Il riconoscimento di Gerusalemme come capitale d'Israele è “un insulto a milioni di persone nel mondo ed anche alla città di Betlemme“. Lo ha detto nel suo messaggio natalizio il presidente Abu Mazen secondo cui la mossa di Trump “ha incoraggiato l'illegale disgiunzione tra le due città sante di Betlemme e Gerusalemme, separate per la prima volta in oltre 2 mila anni di cristianità”.
Ricorrenze
Gli Stati Uniti, ha aggiunto Abbas, “hanno deciso di sostenere le rivendicazioni e la retorica di Israele su un'esclusiva 'capitale ebraica', al di la dell'inclusione e del rispetto che una città importante alle tre religioni monoteistiche dovrebbe avere”. Questo anno come ogni anno, ha spiegato, “la anime di miliardi di persone guardano verso Betlemme per celebrare la nascita di Gesù Cristo, il messaggero di amore, pace e giustizia… Questo Natale segna 50 anni di occupazione israeliane. La prossima pasqua il nostro popolo ricorderà anche i 70 anni dalla 'Nakba' che ha provocato il nostro esilio. Entrambe, l'occupazione e l'esilio sono realtà attuali per 12 milioni di palestinesi che vivono in tutto il mondo”. Molti di loro, ha sottolineato, “sono parte della più antica comunità cristiana nel mondo, ancora negati dal vivere e pregare nella terra di Gesù solo perché Israele considera tutti i palestinesi come una 'minaccia demografica'”. Abu Mazen ha poi ricordato che Betlemme è “circondata da 18 insediamenti coloniali illegali“.
Scontri e vittime
Due manifestanti, intanto, sono morti negli scontri con l'esercito israeliano nei pressi della barriera di demarcazione con Israele.

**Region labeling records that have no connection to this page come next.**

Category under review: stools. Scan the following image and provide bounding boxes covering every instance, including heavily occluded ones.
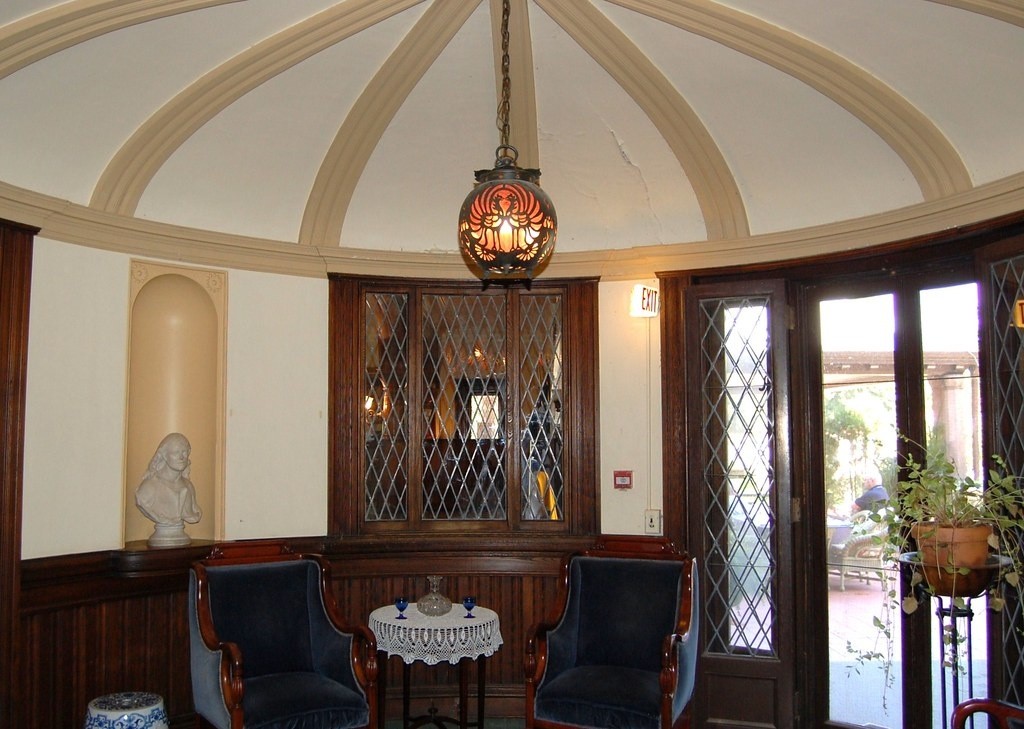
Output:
[84,691,171,729]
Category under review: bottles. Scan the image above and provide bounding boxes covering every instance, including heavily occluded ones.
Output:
[417,576,452,617]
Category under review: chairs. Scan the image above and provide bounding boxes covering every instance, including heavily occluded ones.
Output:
[838,504,899,591]
[523,535,701,729]
[189,539,379,729]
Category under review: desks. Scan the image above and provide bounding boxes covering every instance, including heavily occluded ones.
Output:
[736,514,854,550]
[369,602,505,729]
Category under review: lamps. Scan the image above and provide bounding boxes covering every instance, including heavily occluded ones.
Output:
[457,0,557,281]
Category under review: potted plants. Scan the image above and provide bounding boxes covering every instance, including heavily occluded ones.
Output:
[848,422,1024,714]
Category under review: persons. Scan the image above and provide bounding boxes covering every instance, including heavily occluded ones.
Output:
[851,470,890,514]
[137,433,203,525]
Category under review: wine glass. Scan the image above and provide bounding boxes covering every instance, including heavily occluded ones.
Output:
[395,597,408,619]
[462,596,476,618]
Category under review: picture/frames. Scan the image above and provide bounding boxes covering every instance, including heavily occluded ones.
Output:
[455,378,507,440]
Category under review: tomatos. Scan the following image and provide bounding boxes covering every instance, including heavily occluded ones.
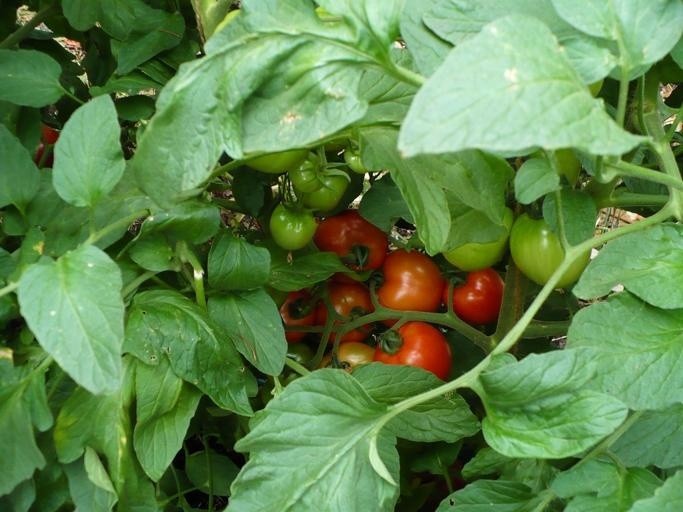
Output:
[31,0,604,383]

Lo ha detto un portavoce del ministero della Salute citato da fonti locali che parlano anche di oltre 40 feriti. Circa 1700 persone sono scese in strada in vari punti della Cisgiordania e altre 2000 a Gaza lungo la linea di demarcazione con Israele. Questi i numeri forniti dall'esercito israeliano sulla partecipazione agli scontri in corso alla fine delle preghiere nel terzo venerdì di collera indetto dalle fazioni palestinesi dopo la scelta di Trump su Gerusalemme. In entrambi i casi – ha spiegato l'esercito – i manifestanti “hanno lanciato bombe incendiarie e sassi“: i soldati hanno risposto “con mezzi di dispersione“.